Copy each of the following rows word for word, without changing anything.
####################
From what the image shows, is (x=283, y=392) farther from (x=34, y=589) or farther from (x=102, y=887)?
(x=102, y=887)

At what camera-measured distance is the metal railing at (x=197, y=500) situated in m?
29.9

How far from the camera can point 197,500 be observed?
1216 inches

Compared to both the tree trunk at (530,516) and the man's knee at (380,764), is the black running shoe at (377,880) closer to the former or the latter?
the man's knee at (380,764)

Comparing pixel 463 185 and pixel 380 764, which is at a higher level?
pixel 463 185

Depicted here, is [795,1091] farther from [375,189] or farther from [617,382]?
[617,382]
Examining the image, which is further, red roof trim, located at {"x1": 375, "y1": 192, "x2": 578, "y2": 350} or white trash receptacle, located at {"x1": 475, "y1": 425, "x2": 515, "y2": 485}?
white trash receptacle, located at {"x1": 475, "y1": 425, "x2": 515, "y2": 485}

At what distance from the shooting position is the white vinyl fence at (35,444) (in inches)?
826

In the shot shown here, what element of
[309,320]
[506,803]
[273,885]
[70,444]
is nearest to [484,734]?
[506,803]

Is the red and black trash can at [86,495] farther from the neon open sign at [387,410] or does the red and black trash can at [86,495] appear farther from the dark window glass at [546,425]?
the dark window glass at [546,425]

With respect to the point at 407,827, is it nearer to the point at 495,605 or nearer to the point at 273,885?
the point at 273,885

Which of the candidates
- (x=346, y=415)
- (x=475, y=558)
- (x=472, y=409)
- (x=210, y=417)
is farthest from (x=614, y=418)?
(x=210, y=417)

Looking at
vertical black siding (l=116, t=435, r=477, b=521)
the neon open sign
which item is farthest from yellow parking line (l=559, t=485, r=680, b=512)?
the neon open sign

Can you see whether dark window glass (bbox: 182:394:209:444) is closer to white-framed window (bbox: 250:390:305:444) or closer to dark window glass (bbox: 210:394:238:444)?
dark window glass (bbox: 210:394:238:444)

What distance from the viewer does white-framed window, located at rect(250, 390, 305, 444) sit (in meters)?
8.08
####################
• _Answer_:
From what the image shows, is (x=283, y=392) farther from (x=34, y=589) or farther from (x=102, y=887)?
(x=102, y=887)

At what camera-measured distance is the metal railing at (x=197, y=500) situated in m?
29.9

How far from the camera can point 197,500 be observed?
1216 inches

Compared to both the tree trunk at (530,516) and the man's knee at (380,764), is the black running shoe at (377,880) closer to the former or the latter?
the man's knee at (380,764)

Comparing pixel 463 185 and pixel 380 764, which is at a higher level?
pixel 463 185

Depicted here, is [795,1091] farther from [375,189] or farther from [617,382]?
[617,382]
Examining the image, which is further, red roof trim, located at {"x1": 375, "y1": 192, "x2": 578, "y2": 350} or white trash receptacle, located at {"x1": 475, "y1": 425, "x2": 515, "y2": 485}?
white trash receptacle, located at {"x1": 475, "y1": 425, "x2": 515, "y2": 485}

At what distance from the shooting position is the white vinyl fence at (35,444) (in inches)?
826

In the shot shown here, what element of
[309,320]
[506,803]
[273,885]
[70,444]
is nearest to [484,734]?
[506,803]

Is the red and black trash can at [86,495] farther from the neon open sign at [387,410] or does the red and black trash can at [86,495] appear farther from the dark window glass at [546,425]?
the dark window glass at [546,425]

With respect to the point at 407,827, is it nearer to the point at 495,605 or nearer to the point at 273,885?
the point at 273,885

Which of the candidates
- (x=346, y=415)
- (x=475, y=558)
- (x=472, y=409)
- (x=210, y=417)
is farthest from (x=614, y=418)?
(x=210, y=417)

Looking at
vertical black siding (l=116, t=435, r=477, b=521)
the neon open sign
which item is farthest from yellow parking line (l=559, t=485, r=680, b=512)?
the neon open sign

Can you see whether dark window glass (bbox: 182:394:209:444) is closer to white-framed window (bbox: 250:390:305:444) or closer to dark window glass (bbox: 210:394:238:444)?
dark window glass (bbox: 210:394:238:444)

What distance from the viewer does white-framed window, located at rect(250, 390, 305, 444) sit (in meters)?
8.08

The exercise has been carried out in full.